M.Tech in Computer Science & Engineering (Specialization: Artificial Intelligence & Machine Learning)

The M.Tech in Computer Science & Engineering with a specialization in Artificial Intelligence and Machine Learning is a two-year online postgraduate program, featuring on-campus immersion sessions, designed for professionals and students aiming to develop advanced expertise in AI, intelligent algorithms, and data-driven solutions. The program combines research-focused learning, practical projects, and industry exposure to equip participants for impactful careers in technology leadership, product development, and research. Graduates will gain the skills to design and implement intelligent systems capable of learning, adapting, and evolving across diverse industries.

Course Duration
2 years
Semester Fees
88,500 (Easy EMI options Available)
Mode of Learning
(Online + Campus Immersion)
Total Credit
60

Eligibility Criteria:
  • Educational Qualification :
    • B.Tech / B.E. in circuit branches only (CSE, AIML, DSAI, Cybersecurity, IT, Information Science, ECE, EEE, Instrumentation and related streams)
    • M.Sc. in CSE / IT / ECE
    • MCA
  • Employment Status : Candidate should be currently employed.
  • Academic Performance:
  • General / OBC category
  • Minimum CGPA/CPI: 6.5 on a 10-point scale, or Minimum aggregate percentage: 60%.
  • SC / ST / PwD category
  • Minimum CGPA/CPI: 6.0 on a 10-point scale, or Minimum aggregate percentage: 55%.
  • Check Eligibility

Program Objectives

Master AI & ML Technologies

Gain comprehensive knowledge of Artificial Intelligence, Machine Learning, Deep Learning, and emerging technologies to solve complex, real-world problems.

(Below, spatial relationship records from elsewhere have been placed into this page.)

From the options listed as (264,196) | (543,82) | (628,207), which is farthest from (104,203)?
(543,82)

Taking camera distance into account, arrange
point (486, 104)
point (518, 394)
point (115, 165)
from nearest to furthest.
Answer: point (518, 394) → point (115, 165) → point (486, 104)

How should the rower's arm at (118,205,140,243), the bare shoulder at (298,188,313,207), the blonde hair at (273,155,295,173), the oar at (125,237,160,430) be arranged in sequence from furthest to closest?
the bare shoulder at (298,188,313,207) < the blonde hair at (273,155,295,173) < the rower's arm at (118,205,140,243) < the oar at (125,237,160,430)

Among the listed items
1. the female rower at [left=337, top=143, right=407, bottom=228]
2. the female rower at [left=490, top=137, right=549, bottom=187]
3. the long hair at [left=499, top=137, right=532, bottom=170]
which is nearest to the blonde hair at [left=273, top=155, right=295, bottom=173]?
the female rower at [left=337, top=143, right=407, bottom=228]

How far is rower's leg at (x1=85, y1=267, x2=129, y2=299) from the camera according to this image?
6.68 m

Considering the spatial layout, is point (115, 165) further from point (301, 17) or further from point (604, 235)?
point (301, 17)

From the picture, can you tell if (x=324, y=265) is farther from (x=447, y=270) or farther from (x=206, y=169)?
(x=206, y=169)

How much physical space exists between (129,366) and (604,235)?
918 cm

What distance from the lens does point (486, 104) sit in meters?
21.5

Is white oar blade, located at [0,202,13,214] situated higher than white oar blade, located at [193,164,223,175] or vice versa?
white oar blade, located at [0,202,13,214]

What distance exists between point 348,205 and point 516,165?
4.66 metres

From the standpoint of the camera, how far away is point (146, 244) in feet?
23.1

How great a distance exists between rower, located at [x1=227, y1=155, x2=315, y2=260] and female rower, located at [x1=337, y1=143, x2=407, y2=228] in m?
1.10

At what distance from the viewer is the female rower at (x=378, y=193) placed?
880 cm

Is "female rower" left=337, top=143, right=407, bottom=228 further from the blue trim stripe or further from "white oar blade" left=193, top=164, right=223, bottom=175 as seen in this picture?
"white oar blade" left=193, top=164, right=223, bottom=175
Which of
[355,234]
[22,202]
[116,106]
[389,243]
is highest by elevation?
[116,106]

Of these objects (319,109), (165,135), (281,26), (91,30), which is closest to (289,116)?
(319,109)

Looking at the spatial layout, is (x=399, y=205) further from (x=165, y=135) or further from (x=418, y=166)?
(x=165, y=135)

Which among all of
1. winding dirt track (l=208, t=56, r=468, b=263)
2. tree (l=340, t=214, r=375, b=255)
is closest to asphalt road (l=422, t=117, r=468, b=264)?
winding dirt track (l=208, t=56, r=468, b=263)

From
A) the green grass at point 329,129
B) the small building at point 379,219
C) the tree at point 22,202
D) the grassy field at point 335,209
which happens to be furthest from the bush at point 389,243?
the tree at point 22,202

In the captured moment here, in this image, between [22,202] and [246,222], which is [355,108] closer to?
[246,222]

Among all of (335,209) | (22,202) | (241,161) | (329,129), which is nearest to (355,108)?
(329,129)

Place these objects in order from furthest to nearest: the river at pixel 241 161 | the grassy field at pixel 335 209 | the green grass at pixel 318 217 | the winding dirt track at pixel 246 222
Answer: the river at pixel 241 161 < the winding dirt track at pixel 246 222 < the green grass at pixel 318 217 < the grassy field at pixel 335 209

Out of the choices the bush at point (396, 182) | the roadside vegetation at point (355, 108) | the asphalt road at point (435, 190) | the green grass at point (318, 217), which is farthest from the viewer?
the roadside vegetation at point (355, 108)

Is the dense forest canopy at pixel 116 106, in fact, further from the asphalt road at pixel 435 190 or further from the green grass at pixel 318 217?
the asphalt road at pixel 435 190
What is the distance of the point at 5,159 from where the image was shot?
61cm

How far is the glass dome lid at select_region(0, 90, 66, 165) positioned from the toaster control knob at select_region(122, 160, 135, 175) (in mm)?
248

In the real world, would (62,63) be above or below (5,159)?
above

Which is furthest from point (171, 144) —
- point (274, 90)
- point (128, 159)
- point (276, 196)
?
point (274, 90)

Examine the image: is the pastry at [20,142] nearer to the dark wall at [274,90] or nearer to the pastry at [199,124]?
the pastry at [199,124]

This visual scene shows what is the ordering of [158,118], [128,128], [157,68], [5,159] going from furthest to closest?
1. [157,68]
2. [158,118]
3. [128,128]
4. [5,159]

Research-Driven Problem Solving

Develop the ability to plan, execute, and assess research projects, contributing to innovations in academia and industry.

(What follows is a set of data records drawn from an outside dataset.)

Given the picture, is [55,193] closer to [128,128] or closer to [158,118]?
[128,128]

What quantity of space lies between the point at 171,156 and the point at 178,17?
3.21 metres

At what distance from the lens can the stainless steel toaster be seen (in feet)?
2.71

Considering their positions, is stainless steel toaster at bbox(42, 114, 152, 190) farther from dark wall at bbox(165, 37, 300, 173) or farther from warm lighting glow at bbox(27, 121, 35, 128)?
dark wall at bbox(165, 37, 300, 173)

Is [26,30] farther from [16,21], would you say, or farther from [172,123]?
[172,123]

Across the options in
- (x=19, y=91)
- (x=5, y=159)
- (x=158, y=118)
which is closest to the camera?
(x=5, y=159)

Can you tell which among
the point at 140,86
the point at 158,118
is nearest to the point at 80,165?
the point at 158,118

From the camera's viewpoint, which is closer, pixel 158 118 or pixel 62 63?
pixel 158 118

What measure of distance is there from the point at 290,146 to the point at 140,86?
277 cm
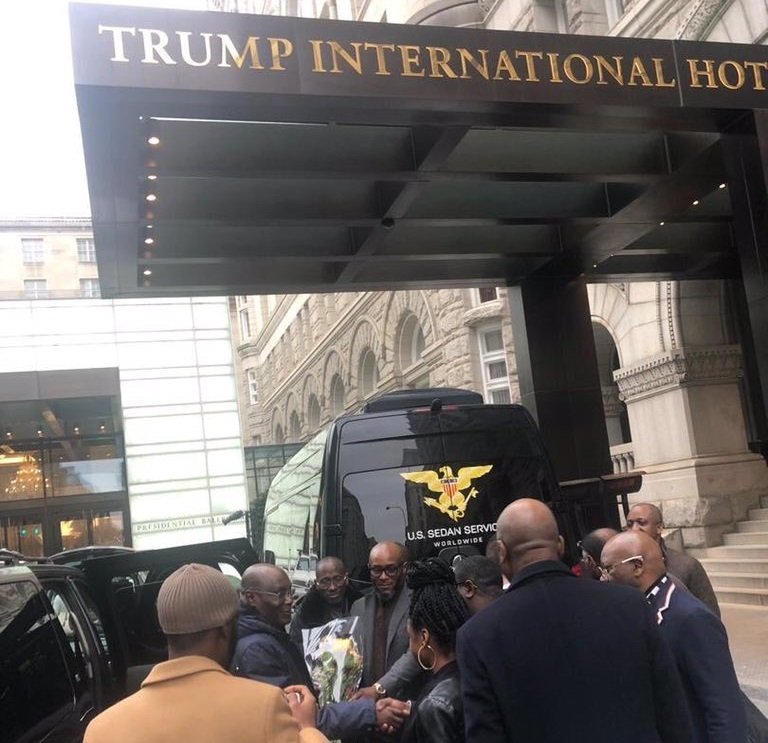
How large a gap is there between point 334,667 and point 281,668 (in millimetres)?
278

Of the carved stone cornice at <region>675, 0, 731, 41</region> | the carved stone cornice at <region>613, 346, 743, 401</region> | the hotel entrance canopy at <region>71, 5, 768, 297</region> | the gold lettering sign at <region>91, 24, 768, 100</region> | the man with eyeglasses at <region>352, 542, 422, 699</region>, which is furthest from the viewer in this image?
the carved stone cornice at <region>613, 346, 743, 401</region>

Data-Informed Decision Making

Strengthen skills in data analytics, predictive modeling, and AI-driven decision frameworks for effective problem resolution.

Practical Technical Competence

Acquire hands-on expertise through projects, simulations, and lab exercises, applying AI & ML methods to areas like computer vision, robotics, and autonomous systems.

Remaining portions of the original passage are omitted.